SOURCE PASSAGE:
==========

Goals to expected goals

This ratio indicates how effictively each team was able to exploit the chances that they were created. Surprisingly, Hungary was the most effective team, which scored more then twice as many goals as expected.

df %>%
  filter(is.na(xGr)==F) %>%
  group_by(., Team) %>%
  summarize(xGr=sum(xGr), goals=sum(goals)) %>%
  ungroup() %>%
  mutate(Team=fct_reorder(Team, goals/xGr)) %>%
  ggplot(aes(x=Team, y=goals/xGr))+
  geom_bar(stat='identity')+
  geom_text(aes(label=round(goals/xGr,3)), size=4, nudge_y = 0.07)+
  labs(title='Euro 2020 - goals scored to expected goals ratio',
       caption=podpis)+
  xlab("")+
  ylab("Goals scored to expected goals ratio")+
  theme_minimal()+
  theme(axis.title.y= element_text(size=12, face='bold'),
        axis.title.x= element_text(size=12, face='bold'),
        axis.text.x = element_text( face='bold',hjust=1, size=12),
        axis.text.y = element_text(face='bold', size=12),
        plot.title = element_text(size=18, face='bold'))+
  coord_flip()

Expected goals by minutes played

df %>%
  filter(is.na(xGr)==F) %>%
  group_by(., Team) %>%
  summarize(xGr=sum(xGr), mins.played.x=sum(mins.played.x)) %>%
  ungroup() %>%
  mutate(Team=fct_reorder(Team, xGr/mins.played.x)) %>%
  ggplot(aes(x=Team, y=900*xGr/mins.played.x))+
  geom_bar(stat='identity')+
  geom_text(aes(label=round(900*xGr/mins.played.x,3)), size=4, nudge_y = 0.08)+
  labs(title='Euro 2020 - expected goals per 90 minutes',
       caption=podpis)+
  xlab("")+
  ylab("Expected goals per 90 minutes ratio")+
  theme_minimal()+
  theme(axis.title.y= element_text(size=12, face='bold'),
        axis.title.x= element_text(size=12, face='bold'),
        axis.text.x = element_text( face='bold',hjust=1, size=12),
        axis.text.y = element_text(face='bold', size=12),
        plot.title = element_text(size=18, face='bold'))+
  coord_flip()

==========

DATASET SECTION:
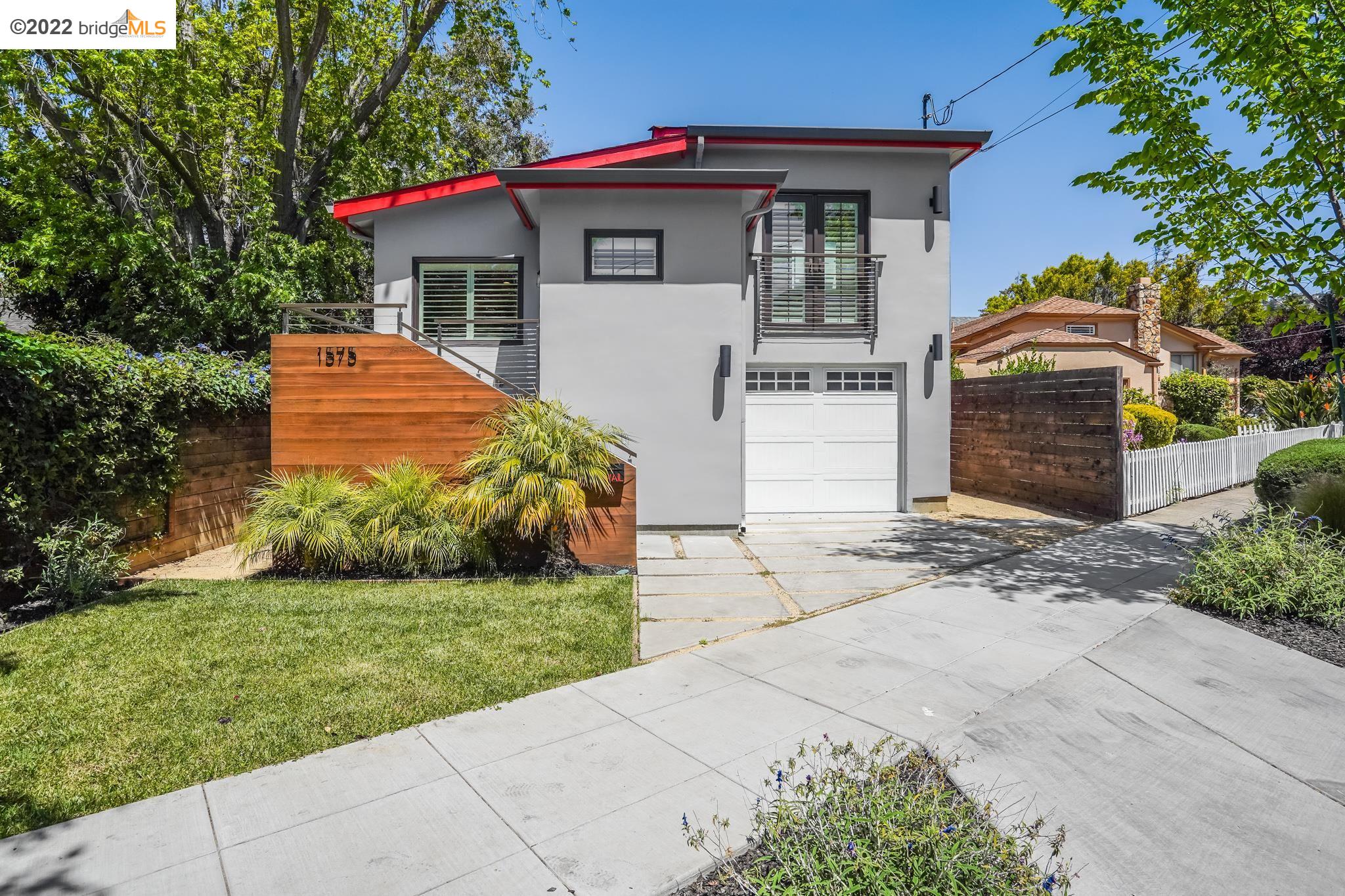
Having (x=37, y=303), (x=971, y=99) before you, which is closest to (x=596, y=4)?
(x=971, y=99)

==========

SHORT PROBLEM:
Can you carry on the Euro 2020 expected-goals write-up from the point after its final line of code?

TASK RESPONSE:
Corelation and cluster analysis

dff<-df %>%
  filter(Position=='FW' & mins.played.x>=90) %>%
  filter(is.na(xGr)==F) %>%
  select(Name, Position, mins.played.x,shots,shots.on.target,goals,xGr,chances.created,assists,xA,passes,completed,tackles.won,int,rec,avg.distance, avg.progress, shot.ending.carry, goal.ending.carry, end.in.chance, end.in.assist,shot.ending, goal.ending) %>%
  mutate(shotspermin=shots/mins.played.x,
         shots.on.targetpermin=shots/mins.played.x,
         goalspermin=goals/mins.played.x,
         xGrpermin=xGr/mins.played.x,
         chancescreatedpermin=chances.created/mins.played.x,
         assistspermin=assists/mins.played.x,
         xApermin=xA/mins.played.x,
         passespermin=passes/mins.played.x,
         tacklespermin=tackles.won/mins.played.x,
         intpermin=int/mins.played.x,
         recpermin=rec/mins.played.x)
row.names(dff)<-dff$Name
dff<-dff[,-1]

dff=scale(dff[,2:33])
dff=dist(dff, method = "euclidean")
dff=hclust(dff, method = "ward.D")
dff=as.dendrogram(dff)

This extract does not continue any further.